A former Democrat state lawmaker turned circuit court judge has upheld the University of Missouri’s ban on firearms in a case brought by a university professor who sought the ability to leave a firearm locked in the trunk of his car while at work.
The Columbia Daily Tribune reports Judge Jeff Harris, who spent several years as a Democrat state representative before he was appointed to the bench by then-governor Jay Nixon in 2016, ruled this week that the university’s policy on banning firearms can stand even under “strict scrutiny”, or the highest level of judicial review. Missouri voters amended the state’s constitution back in 2014 to require that all gun laws in the state must meet that standard in order to be upheld.
Harris wrote that the rule does not violate the state constitution’s guarantee of the right to bear arms and supports the university’s compelling interests of promoting safety on its campuses.
“To reach a result based on something other than the evidence adduced at trial would be engaging in judicial activism, which the court will not do,” Harris wrote. “The court must reach a judgment based on the evidence adduced at trial, and the evidence adduced at trial supports a finding that the rule is constitutional.”
In his ruling, Harris hinted that his decision on the law may be different from his personal views.
“The question before the court is not whether the court would vote for or against the rule if the court were a member of the university’s Board of Curators,” Harris wrote.
Justice is supposed to be blind, but I can’t help feeling like Judge Harris was lifting his blindfold and peeking while considering this case. I don’t think the “hint” the reporter sees was anything more than an attempt to point out his supposed even-handed judicial reasoning.
Harris talks about “evidence”, but his job wasn’t to play detective. It was to determine whether the university’s ban on firearms, even in locked cars, is constitutional under strict scrutiny.
The judge talked about the university’s “compelling interest” in promoting safety, which is absolutely true. But a compelling interest alone isn’t enough to uphold the law.
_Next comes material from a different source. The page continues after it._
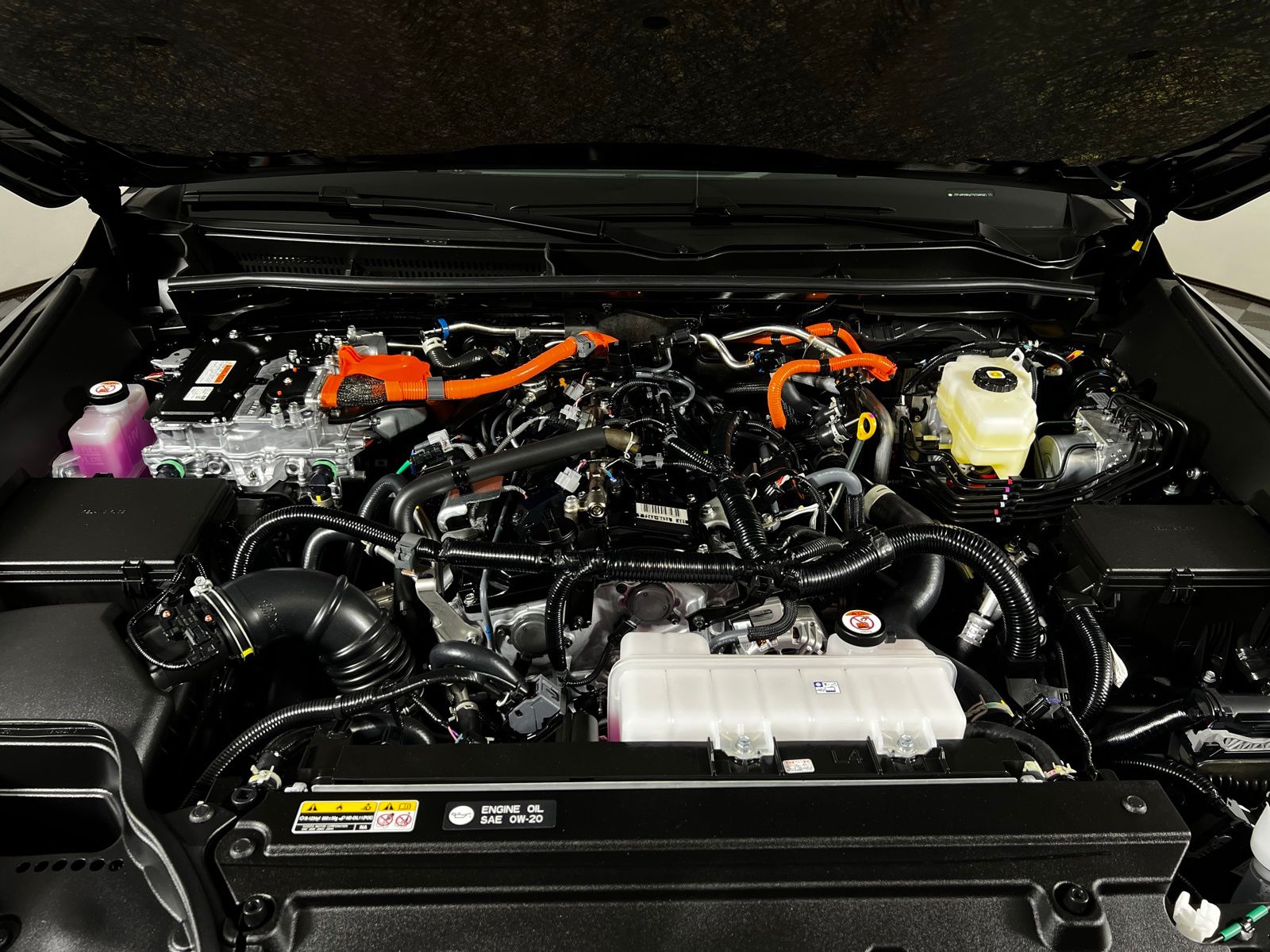 Thumbnail: 2026 Toyota 4Runner - 9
Under strict scrutiny the university had to show as well that their ban on firearms is “narrowly tailored” to achieve the compelling interest of public safety, and that the law uses the “least restrictive means” in order to achieve its compelling interest.
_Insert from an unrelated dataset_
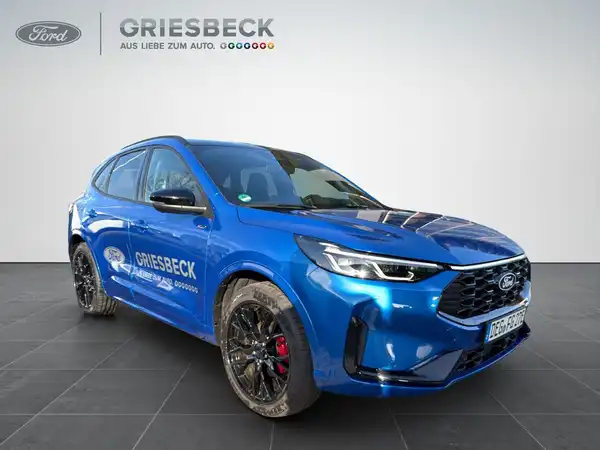 FORD KUGA (6/18)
I can’t find Judge Harris’s opinion online, and unfortunately the Columbia paper’s reporting neglects to mention how Judge Harris concluded that a blanket ban on firearms is narrowly tailored, or the least restrictive way of going about ensuring the public safety, particularly when we’re talking about prohibiting a constitutionally protected right. I imagine there were some legal contortions taking place in order to make the argument that the narrowest and least restrictive way to protect the public safety is to declare an entire university campus to be a gun-free zone. Again, this case wasn’t even challenging the ban on carrying firearms, just the portion of the law that prohibits legal gun owners from storing their firearms in their vehicles.
Not only does that policy do nothing to improve public safety, it places the legal gun owner at risk while they’re off-campus, because it effectively disarms them on their way to and from campus as well.
It’s a disappointing ruling, and I hope that Missouri’s Attorney General or the professor who originally brought the case will appeal the judge’s decision and keep the case alive, though the prospect of that happening is unclear at the moment.